[PROVIDED TEXT — start]

West Africa’s main political and economic bloc says it will give Mali’s military transitional government 12 to 16 months to arrange elections and offered Guinea’s ruling government a month to propose a democratic transition timeline.
After a summit in Accra, leaders of the Economic Community of West African States (ECOWAS) also agreed to ask Burkina Faso’s interim leaders to reduce a proposed transition of 36 months.
The bloc’s Commission President Jean Claude Kassi Brou told a news conference that this would translate to a more acceptable timeline.
West Africa has been rocked by two coups in Mali, one in Guinea and one in Burkina Faso since August 2020 and the 15-nation ECOWAS has repeatedly condemned the military takeovers, while trying to bring power back into civilian hands.
ECOWAS has already imposed sanctions on Guinea and Mali for dragging their feet on restoring constitutional order.
Kassi Brou said those measures would be gradually lifted in Mali if its leaders respected the 12- to 16-month ultimatum. Harsher penalties will hit Guinea if it misses its own April 25 deadline, he warned.
Mali’s interim government failed on a promise to hold elections in February and first said it would keep ruling until at least 2025, which was then revised down to 24 months.
Guinea, whose ex-President Alpha Conde was overthrown in September, has yet to lay out handover plans.
Meanwhile, Burkina Faso’s military government, which took over in January, has proposed relinquishing power after three years, raising eyebrows in ECOWAS.

[PROVIDED TEXT — finish]

**PROBLEM SET:**
1: Return the part of the ECOWAS article between "ECOWAS has already" and "out handover plans.", inclusive.
2: In the ECOWAS article, how long a transition did Burkina Faso's interim leaders propose?
The data that comes next is separate from the ECOWAS article.

[EXERCISE DATA — start]

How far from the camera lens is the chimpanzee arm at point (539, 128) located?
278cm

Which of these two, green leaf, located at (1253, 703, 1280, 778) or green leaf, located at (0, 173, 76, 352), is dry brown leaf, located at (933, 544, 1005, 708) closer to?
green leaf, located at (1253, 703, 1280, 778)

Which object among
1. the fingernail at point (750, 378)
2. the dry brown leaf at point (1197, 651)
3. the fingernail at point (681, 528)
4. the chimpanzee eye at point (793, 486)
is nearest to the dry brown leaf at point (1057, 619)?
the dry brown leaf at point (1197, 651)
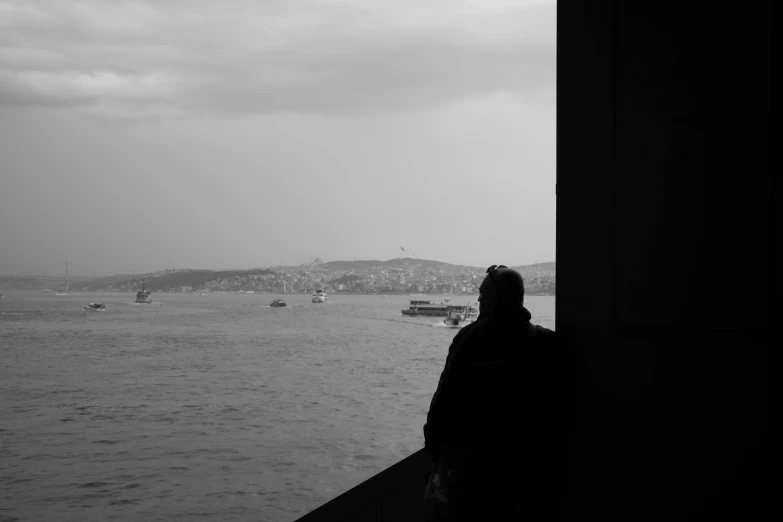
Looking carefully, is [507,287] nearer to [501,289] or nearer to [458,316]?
[501,289]

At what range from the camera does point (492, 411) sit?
63.2 inches

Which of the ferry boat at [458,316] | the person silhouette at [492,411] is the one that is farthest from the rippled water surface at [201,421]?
the person silhouette at [492,411]

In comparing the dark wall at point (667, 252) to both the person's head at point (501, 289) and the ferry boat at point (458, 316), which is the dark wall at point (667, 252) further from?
the ferry boat at point (458, 316)

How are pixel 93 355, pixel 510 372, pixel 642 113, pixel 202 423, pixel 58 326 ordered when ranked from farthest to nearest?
pixel 58 326, pixel 93 355, pixel 202 423, pixel 510 372, pixel 642 113

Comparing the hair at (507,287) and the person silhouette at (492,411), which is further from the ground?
the hair at (507,287)

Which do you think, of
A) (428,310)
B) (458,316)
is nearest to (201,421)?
(458,316)

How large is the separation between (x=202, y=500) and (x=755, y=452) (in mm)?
23929

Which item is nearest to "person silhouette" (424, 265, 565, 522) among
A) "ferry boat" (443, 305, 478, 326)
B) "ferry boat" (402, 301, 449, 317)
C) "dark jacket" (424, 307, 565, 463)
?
"dark jacket" (424, 307, 565, 463)

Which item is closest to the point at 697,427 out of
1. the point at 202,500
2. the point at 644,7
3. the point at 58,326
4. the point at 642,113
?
the point at 642,113

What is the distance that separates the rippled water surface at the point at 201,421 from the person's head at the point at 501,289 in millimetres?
20700

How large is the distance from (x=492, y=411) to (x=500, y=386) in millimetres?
60

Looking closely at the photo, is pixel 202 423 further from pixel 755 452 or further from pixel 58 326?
pixel 58 326

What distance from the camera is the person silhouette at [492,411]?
1.59m

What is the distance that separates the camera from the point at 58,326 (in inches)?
3115
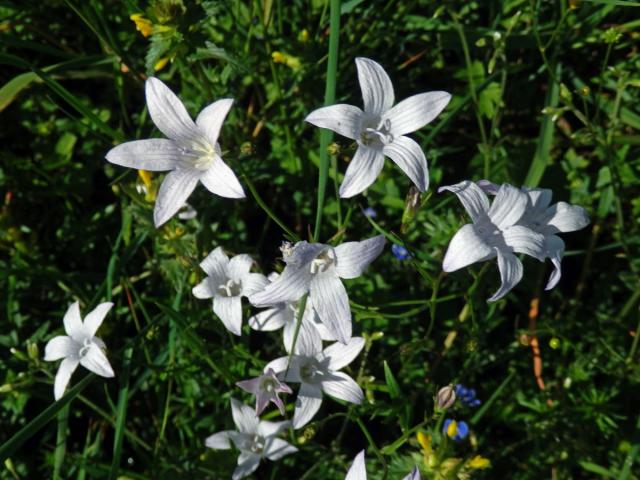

[EXERCISE DATA — finish]

**REPLIES:**
1:
ECOWAS has already imposed sanctions on Guinea and Mali for dragging their feet on restoring constitutional order.
Kassi Brou said those measures would be gradually lifted in Mali if its leaders respected the 12- to 16-month ultimatum. Harsher penalties will hit Guinea if it misses its own April 25 deadline, he warned.
Mali’s interim government failed on a promise to hold elections in February and first said it would keep ruling until at least 2025, which was then revised down to 24 months.
Guinea, whose ex-President Alpha Conde was overthrown in September, has yet to lay out handover plans.

2: 36 months.